Data records:
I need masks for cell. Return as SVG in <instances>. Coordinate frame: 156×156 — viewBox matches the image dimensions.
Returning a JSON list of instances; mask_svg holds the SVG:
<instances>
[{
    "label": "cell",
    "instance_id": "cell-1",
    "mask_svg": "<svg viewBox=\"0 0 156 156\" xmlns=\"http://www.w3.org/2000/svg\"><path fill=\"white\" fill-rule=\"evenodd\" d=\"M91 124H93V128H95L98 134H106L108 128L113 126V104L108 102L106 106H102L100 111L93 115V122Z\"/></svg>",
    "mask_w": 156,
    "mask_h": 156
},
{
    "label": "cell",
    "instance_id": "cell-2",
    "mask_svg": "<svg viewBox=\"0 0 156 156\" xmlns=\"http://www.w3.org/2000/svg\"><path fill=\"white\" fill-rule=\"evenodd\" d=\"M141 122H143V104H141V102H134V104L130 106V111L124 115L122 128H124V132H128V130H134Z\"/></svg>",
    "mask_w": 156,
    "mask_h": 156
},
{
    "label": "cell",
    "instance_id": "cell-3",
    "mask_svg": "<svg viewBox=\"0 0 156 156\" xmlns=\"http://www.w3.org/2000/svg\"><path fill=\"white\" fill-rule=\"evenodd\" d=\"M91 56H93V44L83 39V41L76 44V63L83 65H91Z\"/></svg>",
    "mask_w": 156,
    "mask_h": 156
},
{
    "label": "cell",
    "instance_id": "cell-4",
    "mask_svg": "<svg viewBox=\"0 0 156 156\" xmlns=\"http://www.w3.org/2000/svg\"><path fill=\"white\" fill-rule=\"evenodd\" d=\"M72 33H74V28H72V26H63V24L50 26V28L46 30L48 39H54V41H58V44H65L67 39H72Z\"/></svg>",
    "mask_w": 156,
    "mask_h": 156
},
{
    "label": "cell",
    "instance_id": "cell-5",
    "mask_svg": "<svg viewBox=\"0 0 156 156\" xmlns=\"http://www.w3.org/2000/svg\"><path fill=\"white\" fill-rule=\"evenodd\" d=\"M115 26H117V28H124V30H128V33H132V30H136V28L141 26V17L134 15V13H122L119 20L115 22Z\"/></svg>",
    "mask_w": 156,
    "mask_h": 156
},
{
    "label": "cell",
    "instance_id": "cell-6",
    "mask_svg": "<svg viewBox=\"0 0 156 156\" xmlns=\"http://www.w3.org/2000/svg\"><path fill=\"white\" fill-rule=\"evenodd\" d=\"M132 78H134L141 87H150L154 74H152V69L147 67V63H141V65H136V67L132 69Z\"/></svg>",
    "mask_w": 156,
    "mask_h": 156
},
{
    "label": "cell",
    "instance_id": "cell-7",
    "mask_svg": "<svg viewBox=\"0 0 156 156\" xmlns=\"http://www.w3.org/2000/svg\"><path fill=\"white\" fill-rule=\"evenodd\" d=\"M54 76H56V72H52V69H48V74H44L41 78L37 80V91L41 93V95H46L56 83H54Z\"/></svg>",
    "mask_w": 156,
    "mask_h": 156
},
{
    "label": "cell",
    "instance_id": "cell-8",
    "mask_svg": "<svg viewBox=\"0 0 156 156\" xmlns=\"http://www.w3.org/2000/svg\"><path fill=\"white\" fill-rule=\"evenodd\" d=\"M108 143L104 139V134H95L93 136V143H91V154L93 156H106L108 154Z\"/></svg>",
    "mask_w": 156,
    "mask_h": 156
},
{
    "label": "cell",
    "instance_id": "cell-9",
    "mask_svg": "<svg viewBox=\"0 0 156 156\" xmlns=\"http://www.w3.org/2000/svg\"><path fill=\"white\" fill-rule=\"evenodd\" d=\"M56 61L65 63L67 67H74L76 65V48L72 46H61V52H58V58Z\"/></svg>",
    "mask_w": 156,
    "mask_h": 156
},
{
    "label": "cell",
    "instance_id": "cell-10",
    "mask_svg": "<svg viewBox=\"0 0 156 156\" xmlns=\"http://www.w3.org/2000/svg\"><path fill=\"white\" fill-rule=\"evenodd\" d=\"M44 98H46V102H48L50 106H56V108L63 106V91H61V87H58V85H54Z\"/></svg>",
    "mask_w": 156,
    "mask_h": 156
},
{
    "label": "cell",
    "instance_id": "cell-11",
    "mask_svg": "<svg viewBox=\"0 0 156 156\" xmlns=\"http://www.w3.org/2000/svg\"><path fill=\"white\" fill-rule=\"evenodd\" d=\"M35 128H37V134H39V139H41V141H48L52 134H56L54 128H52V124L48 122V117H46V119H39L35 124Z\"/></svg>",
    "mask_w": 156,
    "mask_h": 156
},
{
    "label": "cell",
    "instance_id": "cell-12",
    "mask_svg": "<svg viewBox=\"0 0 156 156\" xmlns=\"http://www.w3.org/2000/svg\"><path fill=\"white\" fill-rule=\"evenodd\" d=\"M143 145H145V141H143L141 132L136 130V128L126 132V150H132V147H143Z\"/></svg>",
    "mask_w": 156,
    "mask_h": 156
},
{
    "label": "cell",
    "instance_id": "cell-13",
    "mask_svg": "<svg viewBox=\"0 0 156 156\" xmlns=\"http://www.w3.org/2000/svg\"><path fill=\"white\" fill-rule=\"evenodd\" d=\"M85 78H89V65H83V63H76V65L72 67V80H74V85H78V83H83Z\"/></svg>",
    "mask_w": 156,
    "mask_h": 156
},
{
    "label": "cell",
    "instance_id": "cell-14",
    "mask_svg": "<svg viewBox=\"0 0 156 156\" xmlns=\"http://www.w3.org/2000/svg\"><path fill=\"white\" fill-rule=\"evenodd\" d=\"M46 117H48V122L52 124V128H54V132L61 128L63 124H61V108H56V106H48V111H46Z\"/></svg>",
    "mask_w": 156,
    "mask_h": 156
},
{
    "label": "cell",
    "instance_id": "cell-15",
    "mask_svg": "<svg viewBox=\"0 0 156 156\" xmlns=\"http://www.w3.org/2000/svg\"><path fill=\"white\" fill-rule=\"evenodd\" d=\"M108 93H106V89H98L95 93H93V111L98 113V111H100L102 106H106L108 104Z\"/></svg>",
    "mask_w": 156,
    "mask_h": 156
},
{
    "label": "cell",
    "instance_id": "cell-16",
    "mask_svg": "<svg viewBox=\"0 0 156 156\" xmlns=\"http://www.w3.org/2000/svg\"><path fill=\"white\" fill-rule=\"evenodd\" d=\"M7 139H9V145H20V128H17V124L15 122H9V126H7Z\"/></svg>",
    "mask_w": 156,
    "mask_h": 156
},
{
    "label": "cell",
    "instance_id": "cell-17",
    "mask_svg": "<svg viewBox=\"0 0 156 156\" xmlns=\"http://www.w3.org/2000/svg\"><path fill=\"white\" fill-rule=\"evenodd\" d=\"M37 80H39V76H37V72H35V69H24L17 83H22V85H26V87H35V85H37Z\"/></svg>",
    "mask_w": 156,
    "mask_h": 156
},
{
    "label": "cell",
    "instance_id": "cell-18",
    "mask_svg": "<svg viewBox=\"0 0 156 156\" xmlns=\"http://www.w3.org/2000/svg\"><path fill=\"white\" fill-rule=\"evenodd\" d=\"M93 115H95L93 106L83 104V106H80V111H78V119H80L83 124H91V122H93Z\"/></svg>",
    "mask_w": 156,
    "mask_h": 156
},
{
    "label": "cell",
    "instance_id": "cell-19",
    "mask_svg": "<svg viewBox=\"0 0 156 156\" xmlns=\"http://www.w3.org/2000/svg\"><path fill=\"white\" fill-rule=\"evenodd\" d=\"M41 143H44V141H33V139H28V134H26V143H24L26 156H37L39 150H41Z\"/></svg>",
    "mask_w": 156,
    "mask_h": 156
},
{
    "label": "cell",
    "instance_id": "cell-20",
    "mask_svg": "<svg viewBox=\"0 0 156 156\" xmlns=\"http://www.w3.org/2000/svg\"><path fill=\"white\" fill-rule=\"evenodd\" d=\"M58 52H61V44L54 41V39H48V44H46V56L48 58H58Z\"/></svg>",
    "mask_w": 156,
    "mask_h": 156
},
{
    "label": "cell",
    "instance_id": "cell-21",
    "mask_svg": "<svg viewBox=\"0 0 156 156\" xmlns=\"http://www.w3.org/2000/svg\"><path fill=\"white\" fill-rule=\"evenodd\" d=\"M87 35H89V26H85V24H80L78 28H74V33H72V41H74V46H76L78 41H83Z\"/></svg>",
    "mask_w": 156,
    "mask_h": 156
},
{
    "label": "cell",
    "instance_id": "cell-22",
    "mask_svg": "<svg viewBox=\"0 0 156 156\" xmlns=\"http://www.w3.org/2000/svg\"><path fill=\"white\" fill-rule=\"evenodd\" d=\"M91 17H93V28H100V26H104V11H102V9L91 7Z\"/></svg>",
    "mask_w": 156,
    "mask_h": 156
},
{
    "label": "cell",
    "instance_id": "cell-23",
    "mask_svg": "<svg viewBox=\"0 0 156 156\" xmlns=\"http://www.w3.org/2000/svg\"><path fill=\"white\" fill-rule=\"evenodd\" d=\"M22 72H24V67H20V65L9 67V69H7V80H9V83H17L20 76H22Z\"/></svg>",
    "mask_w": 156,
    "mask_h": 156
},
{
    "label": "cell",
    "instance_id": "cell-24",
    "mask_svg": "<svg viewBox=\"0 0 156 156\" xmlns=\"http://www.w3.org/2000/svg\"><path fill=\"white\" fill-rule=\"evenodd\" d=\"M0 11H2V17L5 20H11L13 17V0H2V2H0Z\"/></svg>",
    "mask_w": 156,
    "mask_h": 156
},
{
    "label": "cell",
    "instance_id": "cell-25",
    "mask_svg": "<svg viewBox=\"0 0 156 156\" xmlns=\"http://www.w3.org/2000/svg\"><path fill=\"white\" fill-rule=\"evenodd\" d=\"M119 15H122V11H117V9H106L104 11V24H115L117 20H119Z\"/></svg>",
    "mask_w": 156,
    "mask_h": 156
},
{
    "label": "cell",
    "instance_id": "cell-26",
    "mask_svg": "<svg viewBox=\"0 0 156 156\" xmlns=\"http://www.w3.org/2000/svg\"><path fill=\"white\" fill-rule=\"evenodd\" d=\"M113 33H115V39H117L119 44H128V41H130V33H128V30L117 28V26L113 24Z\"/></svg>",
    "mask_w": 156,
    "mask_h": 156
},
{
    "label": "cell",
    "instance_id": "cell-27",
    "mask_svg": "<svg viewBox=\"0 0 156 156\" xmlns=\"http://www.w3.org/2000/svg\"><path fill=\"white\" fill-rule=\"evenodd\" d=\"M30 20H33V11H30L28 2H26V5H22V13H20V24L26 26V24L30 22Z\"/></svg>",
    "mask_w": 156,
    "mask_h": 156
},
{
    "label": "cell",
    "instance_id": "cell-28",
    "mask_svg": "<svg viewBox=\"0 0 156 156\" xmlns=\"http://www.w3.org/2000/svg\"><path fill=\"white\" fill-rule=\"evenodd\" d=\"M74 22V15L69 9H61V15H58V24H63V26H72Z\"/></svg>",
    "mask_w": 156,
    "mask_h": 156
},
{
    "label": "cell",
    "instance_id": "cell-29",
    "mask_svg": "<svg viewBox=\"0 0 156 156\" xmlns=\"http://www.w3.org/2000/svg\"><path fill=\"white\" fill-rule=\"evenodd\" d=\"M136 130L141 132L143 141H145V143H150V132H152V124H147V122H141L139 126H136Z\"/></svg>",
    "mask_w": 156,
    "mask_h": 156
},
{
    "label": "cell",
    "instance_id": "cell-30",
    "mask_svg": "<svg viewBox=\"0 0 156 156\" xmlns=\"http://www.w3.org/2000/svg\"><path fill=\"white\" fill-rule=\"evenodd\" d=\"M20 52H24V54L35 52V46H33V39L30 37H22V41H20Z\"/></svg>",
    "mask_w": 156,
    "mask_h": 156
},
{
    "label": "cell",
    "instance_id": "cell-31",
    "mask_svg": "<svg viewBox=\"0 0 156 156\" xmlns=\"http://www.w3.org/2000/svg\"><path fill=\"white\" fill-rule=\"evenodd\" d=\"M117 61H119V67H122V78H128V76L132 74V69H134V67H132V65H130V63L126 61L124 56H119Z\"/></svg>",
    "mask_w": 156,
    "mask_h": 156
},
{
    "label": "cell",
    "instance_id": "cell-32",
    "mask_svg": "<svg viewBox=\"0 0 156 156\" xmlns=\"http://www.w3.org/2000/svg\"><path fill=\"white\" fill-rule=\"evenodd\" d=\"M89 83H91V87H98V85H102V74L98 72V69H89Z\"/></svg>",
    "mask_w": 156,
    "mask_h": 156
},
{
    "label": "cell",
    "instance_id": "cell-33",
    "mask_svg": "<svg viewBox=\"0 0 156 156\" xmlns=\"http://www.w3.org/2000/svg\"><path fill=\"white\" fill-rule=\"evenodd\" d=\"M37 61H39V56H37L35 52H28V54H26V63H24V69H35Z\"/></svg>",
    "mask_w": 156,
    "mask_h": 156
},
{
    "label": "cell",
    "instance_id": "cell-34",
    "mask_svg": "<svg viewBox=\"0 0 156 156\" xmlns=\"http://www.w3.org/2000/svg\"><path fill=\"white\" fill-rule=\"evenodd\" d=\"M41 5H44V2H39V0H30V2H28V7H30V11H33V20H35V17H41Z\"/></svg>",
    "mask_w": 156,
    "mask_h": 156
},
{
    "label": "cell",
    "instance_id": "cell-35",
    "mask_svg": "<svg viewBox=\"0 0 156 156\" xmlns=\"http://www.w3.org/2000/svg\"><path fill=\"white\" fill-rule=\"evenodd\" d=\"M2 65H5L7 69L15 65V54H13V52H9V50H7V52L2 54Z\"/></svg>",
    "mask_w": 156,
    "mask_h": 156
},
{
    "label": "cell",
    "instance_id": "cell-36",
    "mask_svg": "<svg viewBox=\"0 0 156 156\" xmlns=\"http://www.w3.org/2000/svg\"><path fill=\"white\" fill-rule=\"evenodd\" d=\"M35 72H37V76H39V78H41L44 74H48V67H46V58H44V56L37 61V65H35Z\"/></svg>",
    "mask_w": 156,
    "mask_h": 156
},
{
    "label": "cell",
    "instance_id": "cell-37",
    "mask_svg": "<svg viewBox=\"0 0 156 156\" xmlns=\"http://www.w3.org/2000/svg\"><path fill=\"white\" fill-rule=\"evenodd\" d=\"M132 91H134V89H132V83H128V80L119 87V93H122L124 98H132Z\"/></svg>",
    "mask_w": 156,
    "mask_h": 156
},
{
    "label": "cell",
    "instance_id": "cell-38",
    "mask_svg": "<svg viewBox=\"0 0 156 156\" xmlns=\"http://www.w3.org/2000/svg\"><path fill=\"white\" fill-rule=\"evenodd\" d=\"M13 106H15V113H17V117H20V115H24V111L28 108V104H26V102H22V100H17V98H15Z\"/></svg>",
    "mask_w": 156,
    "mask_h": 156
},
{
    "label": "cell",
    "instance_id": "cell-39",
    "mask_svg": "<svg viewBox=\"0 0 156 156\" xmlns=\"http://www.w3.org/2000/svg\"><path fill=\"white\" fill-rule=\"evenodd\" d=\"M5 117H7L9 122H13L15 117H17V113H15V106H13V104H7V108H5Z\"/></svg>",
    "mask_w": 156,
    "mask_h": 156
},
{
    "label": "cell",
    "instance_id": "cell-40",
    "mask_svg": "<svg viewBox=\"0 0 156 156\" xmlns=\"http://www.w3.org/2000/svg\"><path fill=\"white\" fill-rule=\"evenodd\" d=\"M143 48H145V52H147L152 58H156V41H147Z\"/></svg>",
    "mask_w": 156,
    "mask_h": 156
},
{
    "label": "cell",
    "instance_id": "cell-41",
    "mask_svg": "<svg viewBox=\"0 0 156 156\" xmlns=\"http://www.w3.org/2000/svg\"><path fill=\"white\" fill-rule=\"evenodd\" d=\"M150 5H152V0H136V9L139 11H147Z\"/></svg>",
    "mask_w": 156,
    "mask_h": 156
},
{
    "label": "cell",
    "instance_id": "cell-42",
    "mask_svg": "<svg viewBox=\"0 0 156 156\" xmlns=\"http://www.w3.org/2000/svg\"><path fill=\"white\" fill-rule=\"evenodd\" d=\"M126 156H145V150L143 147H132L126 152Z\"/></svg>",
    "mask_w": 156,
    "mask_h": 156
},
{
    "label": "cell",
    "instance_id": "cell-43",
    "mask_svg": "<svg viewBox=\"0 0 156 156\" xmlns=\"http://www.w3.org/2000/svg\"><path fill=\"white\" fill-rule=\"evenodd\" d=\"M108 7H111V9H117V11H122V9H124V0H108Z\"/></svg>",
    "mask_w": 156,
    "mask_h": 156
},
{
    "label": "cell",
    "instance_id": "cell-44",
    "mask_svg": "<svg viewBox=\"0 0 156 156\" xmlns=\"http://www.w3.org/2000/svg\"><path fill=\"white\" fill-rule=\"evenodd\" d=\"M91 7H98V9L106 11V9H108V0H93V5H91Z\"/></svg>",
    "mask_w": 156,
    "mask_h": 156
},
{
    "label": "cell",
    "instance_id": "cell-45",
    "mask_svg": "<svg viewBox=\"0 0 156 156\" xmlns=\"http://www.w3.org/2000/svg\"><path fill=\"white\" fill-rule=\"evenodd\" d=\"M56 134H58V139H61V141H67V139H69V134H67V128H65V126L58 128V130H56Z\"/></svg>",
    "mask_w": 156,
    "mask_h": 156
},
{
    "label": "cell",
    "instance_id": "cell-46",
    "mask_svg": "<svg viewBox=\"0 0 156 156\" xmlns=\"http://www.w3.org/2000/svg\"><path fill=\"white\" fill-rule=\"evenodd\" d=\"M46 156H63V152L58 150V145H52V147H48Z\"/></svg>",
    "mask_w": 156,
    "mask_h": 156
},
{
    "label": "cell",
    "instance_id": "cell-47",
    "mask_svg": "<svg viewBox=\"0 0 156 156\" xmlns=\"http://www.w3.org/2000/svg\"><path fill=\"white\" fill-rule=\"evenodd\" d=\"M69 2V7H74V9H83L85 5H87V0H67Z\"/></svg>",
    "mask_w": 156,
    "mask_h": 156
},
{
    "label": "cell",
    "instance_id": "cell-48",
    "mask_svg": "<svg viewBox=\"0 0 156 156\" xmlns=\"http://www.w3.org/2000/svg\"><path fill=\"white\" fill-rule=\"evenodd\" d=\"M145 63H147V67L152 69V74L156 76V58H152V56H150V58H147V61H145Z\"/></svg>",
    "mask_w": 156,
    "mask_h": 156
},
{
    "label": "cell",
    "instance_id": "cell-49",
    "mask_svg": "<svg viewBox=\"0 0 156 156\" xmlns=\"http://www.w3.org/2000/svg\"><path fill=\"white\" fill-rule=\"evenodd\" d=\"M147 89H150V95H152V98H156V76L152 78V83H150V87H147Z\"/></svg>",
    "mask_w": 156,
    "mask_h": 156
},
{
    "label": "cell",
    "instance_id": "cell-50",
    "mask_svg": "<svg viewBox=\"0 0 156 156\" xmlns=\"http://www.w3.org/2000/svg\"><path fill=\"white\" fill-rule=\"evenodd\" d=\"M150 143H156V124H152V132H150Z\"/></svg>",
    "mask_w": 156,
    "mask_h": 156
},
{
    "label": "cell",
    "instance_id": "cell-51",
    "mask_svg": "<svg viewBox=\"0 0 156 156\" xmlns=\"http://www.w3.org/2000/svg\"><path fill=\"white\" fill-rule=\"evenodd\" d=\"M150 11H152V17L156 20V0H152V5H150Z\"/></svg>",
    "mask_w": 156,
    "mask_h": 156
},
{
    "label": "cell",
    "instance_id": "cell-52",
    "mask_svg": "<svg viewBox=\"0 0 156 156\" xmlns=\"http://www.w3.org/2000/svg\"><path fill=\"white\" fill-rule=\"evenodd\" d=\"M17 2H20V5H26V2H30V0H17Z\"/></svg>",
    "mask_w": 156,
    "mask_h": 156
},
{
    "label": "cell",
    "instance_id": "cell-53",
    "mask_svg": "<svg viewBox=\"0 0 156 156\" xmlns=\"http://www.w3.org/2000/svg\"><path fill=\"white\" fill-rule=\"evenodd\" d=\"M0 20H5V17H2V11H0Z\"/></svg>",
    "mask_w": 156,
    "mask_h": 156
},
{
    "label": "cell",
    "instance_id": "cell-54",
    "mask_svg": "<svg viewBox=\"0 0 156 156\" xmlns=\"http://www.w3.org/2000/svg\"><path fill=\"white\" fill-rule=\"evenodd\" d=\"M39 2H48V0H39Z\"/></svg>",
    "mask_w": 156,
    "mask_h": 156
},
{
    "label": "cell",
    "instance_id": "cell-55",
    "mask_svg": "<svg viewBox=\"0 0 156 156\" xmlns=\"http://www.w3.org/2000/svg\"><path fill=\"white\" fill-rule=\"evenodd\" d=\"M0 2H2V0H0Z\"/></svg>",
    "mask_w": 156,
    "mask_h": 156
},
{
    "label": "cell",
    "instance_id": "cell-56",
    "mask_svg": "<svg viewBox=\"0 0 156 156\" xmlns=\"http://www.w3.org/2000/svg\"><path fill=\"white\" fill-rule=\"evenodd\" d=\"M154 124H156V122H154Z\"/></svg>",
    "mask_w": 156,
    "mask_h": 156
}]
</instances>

Your objective: Work out how many lines of the material above contain the string "instances", with case counting, and give only that number.

Written response: 4